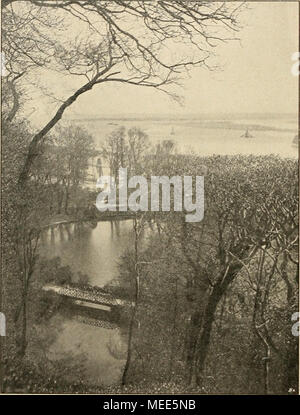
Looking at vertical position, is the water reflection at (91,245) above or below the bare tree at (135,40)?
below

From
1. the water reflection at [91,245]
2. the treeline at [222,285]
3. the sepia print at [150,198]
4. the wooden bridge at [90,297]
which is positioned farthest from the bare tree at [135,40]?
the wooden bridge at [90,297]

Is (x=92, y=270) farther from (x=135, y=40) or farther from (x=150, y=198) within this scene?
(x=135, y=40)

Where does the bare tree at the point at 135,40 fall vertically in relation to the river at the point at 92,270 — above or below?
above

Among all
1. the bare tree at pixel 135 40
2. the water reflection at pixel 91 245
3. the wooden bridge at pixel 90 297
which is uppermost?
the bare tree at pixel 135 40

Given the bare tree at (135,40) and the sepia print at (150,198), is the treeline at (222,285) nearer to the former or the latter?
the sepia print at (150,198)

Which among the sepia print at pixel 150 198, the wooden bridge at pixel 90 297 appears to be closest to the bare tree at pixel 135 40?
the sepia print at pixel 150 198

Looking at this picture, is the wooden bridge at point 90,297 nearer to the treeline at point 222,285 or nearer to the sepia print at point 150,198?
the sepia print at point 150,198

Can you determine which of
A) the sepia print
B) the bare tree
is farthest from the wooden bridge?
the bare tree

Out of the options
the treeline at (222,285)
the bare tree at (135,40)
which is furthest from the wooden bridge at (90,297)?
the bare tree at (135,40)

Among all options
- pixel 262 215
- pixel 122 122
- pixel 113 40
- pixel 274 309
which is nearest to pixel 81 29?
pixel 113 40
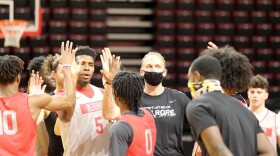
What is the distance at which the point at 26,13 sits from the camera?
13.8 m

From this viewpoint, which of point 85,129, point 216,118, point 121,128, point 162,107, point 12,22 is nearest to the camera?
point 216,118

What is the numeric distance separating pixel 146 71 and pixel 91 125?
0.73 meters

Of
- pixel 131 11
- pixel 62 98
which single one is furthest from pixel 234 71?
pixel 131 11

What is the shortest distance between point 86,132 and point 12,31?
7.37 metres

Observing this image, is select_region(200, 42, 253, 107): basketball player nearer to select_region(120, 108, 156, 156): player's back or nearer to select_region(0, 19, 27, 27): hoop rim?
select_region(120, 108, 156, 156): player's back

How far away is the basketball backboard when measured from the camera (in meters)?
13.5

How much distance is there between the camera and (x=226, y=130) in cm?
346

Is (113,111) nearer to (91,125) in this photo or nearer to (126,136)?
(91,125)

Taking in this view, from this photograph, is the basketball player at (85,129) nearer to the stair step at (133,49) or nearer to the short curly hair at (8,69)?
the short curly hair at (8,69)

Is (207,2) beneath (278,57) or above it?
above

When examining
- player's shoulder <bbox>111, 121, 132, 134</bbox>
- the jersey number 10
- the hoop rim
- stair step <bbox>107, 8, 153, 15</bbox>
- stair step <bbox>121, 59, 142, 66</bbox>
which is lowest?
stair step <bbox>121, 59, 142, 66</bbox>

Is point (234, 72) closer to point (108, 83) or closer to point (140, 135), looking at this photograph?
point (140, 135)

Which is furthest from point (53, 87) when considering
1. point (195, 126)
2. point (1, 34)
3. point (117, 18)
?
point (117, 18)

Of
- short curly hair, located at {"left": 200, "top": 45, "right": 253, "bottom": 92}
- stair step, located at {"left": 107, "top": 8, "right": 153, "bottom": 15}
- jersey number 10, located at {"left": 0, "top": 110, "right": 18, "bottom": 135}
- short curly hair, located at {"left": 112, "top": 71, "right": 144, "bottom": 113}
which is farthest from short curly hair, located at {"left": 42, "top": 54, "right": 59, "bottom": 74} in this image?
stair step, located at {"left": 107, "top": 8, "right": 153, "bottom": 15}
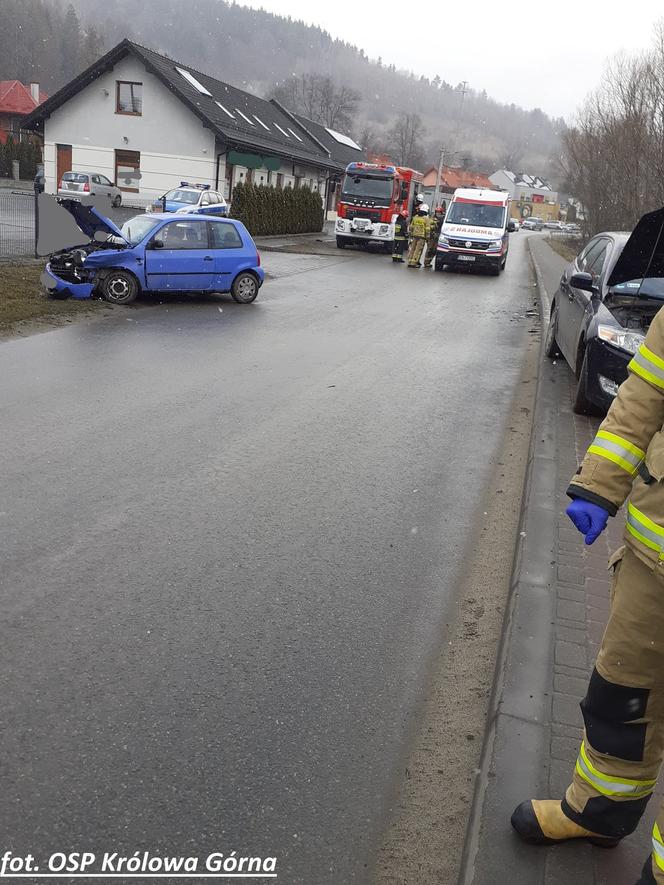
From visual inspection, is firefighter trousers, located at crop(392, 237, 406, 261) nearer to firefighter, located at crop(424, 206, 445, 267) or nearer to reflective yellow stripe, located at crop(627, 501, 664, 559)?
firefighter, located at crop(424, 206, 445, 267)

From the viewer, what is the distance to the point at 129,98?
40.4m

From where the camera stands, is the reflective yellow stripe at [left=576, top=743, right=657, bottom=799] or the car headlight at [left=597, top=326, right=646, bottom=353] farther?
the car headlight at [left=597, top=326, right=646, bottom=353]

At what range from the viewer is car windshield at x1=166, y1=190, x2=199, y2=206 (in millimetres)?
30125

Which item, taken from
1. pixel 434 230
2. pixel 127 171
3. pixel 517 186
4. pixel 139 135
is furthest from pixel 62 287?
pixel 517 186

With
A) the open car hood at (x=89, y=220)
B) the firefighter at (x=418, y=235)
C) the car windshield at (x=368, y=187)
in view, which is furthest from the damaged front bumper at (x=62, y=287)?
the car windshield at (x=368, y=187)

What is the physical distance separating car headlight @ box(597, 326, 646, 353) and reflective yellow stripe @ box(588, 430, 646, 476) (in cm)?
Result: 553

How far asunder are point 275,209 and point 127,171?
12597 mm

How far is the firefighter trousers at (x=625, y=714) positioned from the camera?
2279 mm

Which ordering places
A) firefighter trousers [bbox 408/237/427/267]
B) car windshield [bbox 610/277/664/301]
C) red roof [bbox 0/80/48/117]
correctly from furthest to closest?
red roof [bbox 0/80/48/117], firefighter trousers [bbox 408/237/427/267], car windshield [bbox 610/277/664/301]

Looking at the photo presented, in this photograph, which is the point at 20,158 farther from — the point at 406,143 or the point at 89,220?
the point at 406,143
####
**DIRECTIONS:** Give an exact reproduction of every line, leaving out any picture.

**RESPONSE TO THIS TASK:**
Looking at vertical position, is the water reflection at (91,245) above or below the bare tree at (135,40)?
below

From
1. the water reflection at [91,245]
2. the treeline at [222,285]
3. the sepia print at [150,198]
4. the wooden bridge at [90,297]
which is positioned farthest from the bare tree at [135,40]?
the wooden bridge at [90,297]

Is (x=92, y=270) farther from (x=135, y=40) or farther from (x=150, y=198) within this scene?
(x=135, y=40)

Where does the bare tree at the point at 135,40 fall vertically in relation to the river at the point at 92,270 — above or below?
above

Among all
1. the bare tree at pixel 135 40
2. the water reflection at pixel 91 245
3. the wooden bridge at pixel 90 297
which is uppermost?
the bare tree at pixel 135 40

Given the bare tree at (135,40) and the sepia print at (150,198), is the treeline at (222,285) nearer to the former or the latter?
the sepia print at (150,198)

Which among the sepia print at pixel 150 198, the wooden bridge at pixel 90 297 appears to be closest to the bare tree at pixel 135 40?
the sepia print at pixel 150 198

Looking at this picture, is the wooden bridge at point 90,297 nearer to the treeline at point 222,285 or nearer to the sepia print at point 150,198?
the sepia print at point 150,198

Can you determine which of
A) the sepia print
B) the bare tree
is farthest from the wooden bridge?
the bare tree

Out of the options
the treeline at (222,285)
the bare tree at (135,40)
which is furthest from the wooden bridge at (90,297)?
the bare tree at (135,40)

Among all options
- pixel 262 215
- pixel 122 122
- pixel 113 40
- pixel 274 309
which is nearest to pixel 81 29?
pixel 113 40
What is the distance at which the point at 26,13 sits from the camera?
13.8 m

From this viewpoint, which of point 85,129, point 216,118, point 121,128, point 162,107, point 12,22 is nearest to the camera?
point 216,118

What is the numeric distance separating pixel 146 71 and pixel 91 125?
0.73 meters

Of
- pixel 131 11
- pixel 62 98
which single one is furthest from pixel 234 71?
pixel 131 11

What is the shortest distance between point 86,132 and point 12,31?
7.37 metres

Observing this image, is select_region(200, 42, 253, 107): basketball player nearer to select_region(120, 108, 156, 156): player's back or nearer to select_region(0, 19, 27, 27): hoop rim?
select_region(120, 108, 156, 156): player's back

How far away is the basketball backboard when measured from the camera (in meters)?
13.5

How much distance is there between the camera and (x=226, y=130) in cm?
346

Is (113,111) nearer to (91,125) in this photo or nearer to (126,136)?
(91,125)

Taking in this view, from this photograph, is the basketball player at (85,129) nearer to the stair step at (133,49) or nearer to the short curly hair at (8,69)?
the short curly hair at (8,69)

Is (207,2) beneath (278,57) or above it?
above

When examining
- player's shoulder <bbox>111, 121, 132, 134</bbox>
- the jersey number 10
- the hoop rim
- stair step <bbox>107, 8, 153, 15</bbox>
- stair step <bbox>121, 59, 142, 66</bbox>
which is lowest?
stair step <bbox>121, 59, 142, 66</bbox>

Is point (234, 72) closer to point (108, 83) or closer to point (140, 135), looking at this photograph?
point (140, 135)

Which is furthest from point (53, 87) when considering
1. point (195, 126)
2. point (1, 34)
3. point (117, 18)
?
point (117, 18)

Of
- short curly hair, located at {"left": 200, "top": 45, "right": 253, "bottom": 92}
- stair step, located at {"left": 107, "top": 8, "right": 153, "bottom": 15}
- jersey number 10, located at {"left": 0, "top": 110, "right": 18, "bottom": 135}
- short curly hair, located at {"left": 112, "top": 71, "right": 144, "bottom": 113}
which is farthest from short curly hair, located at {"left": 42, "top": 54, "right": 59, "bottom": 74} in this image?
stair step, located at {"left": 107, "top": 8, "right": 153, "bottom": 15}
From visual inspection, is firefighter trousers, located at crop(392, 237, 406, 261) nearer to firefighter, located at crop(424, 206, 445, 267) or nearer to reflective yellow stripe, located at crop(627, 501, 664, 559)?
firefighter, located at crop(424, 206, 445, 267)

From the viewer, what is the distance to the point at 129,98?
40.4m

From where the camera stands, is the reflective yellow stripe at [left=576, top=743, right=657, bottom=799] or the car headlight at [left=597, top=326, right=646, bottom=353] farther?
the car headlight at [left=597, top=326, right=646, bottom=353]

At what range from the viewer is car windshield at x1=166, y1=190, x2=199, y2=206 (in millimetres)?
30125

Which item, taken from
1. pixel 434 230
2. pixel 127 171
3. pixel 517 186
4. pixel 139 135
is furthest from pixel 62 287?
pixel 517 186

With
A) the open car hood at (x=89, y=220)
B) the firefighter at (x=418, y=235)
C) the car windshield at (x=368, y=187)
in view, which is furthest from the damaged front bumper at (x=62, y=287)?
the car windshield at (x=368, y=187)

What is the physical distance separating car headlight @ box(597, 326, 646, 353) and reflective yellow stripe @ box(588, 430, 646, 476) (in cm)?
Result: 553

How far asunder are point 275,209 and point 127,171?
12597 mm

How far is the firefighter trousers at (x=625, y=714) positioned from the camera?
2279 mm

Which ordering places
A) firefighter trousers [bbox 408/237/427/267]
B) car windshield [bbox 610/277/664/301]
C) red roof [bbox 0/80/48/117]
correctly from furthest to closest?
red roof [bbox 0/80/48/117], firefighter trousers [bbox 408/237/427/267], car windshield [bbox 610/277/664/301]

Looking at the photo presented, in this photograph, which is the point at 20,158 farther from — the point at 406,143 or the point at 89,220?
the point at 406,143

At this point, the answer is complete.